Text line: "Center" placement option

• Aug 7, 2017 - 11:21

The attached file shows how various permutations of "Place" in "Line Properties" and "Alignment" in "Text Properties" affects the position of text in a text-line. However, several of these options are not usable, with the text separate from the line.

Feature request: Another option for "Place" in the "Line Properties" dialog (in addition to "Left" and "Top"/"Bottom"). This would be called "Center" and would allow the user to position the text relative to the center of the line. Example below:

line_text_centred.png

Attachment Size
text_lines.mscz 9.77 KB

Comments

In reply to by mike320

But the 'Center' feature would surely apply to all lines. And cause issue with those that do use continuation text, which is the majority.

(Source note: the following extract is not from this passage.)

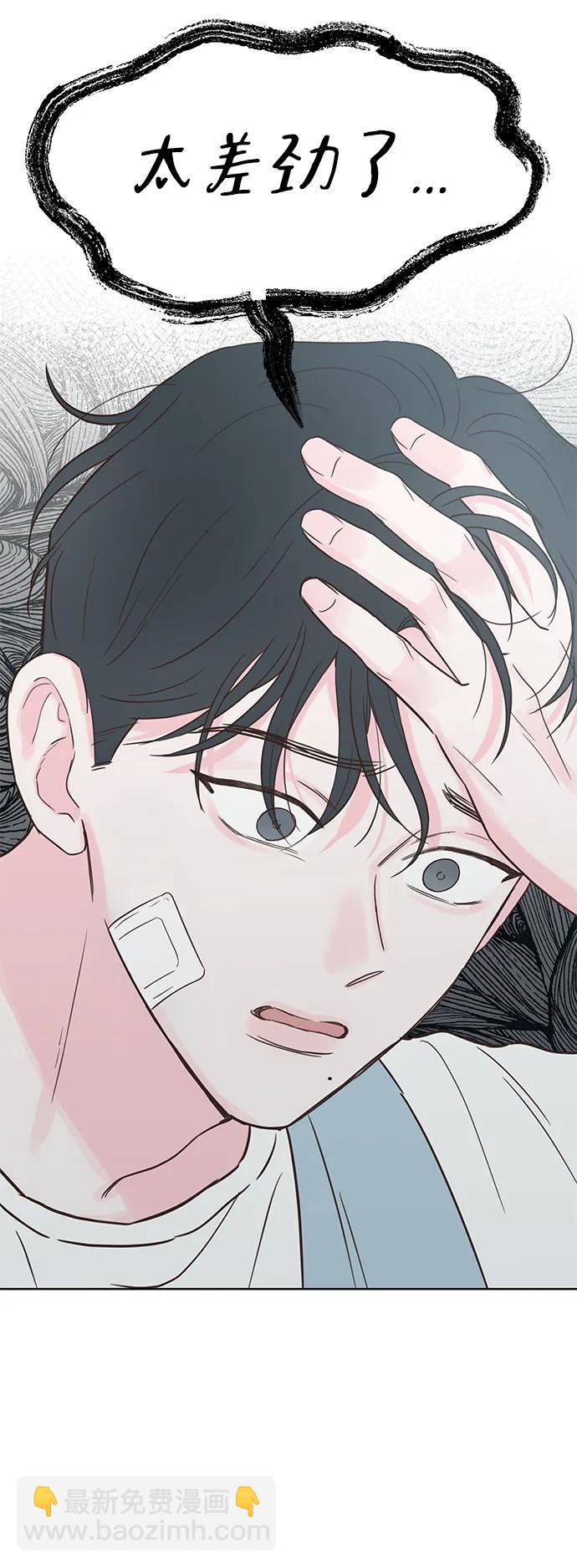 暗戀的季節 - 第12話(1/2) - 3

I'm not saying this is impossible to do, just that it needs to be though trhough to the end and the desired behavoir needs top be clear in all possible cases.

In reply to by Jojo-Schmitz

In the case of all of the existing lines with text in them, the default would remain as it is. For example diminuendo would leave the start text as it is with the (dim.) in the continuation text. This is much like the lines themselves for dim. are defaulted to wide dashes with no hook. The user has the ability to change it if they wish. If a user for some reason changes this default, they probably would not do it by accident. I haven't seen any posts asking why the line is invisible or continuous on a diminuendo, have you?

In the case of a single word, I would suggest the word be centered under the line on on the initial page with any continuation and end text (if any) following the format defined by the user.

Left, Center and Right justification buttons already exist in the text format for a line, but the results are not what one would expect.

It's a logical enough request, probably not hard to implement once we sort out the expected semantics in the various cases mentioned (behavior in the presence of line breaks etc). The question is, what real world use case does this apply to? That would help establish the expected semantics in the various different cases. Offhand i can't think of many. We read music left to right, so a bracket that occurs over one note with explanatory text not occurring until possibly several measures alter strikes me as a very bad idea. The one use case i can think of has to do with adding annotations to a score for analysis, a teacher adding comments, etc. And as such maybe it makes more sense to include such a facility in an annotation tool than in the actual notation.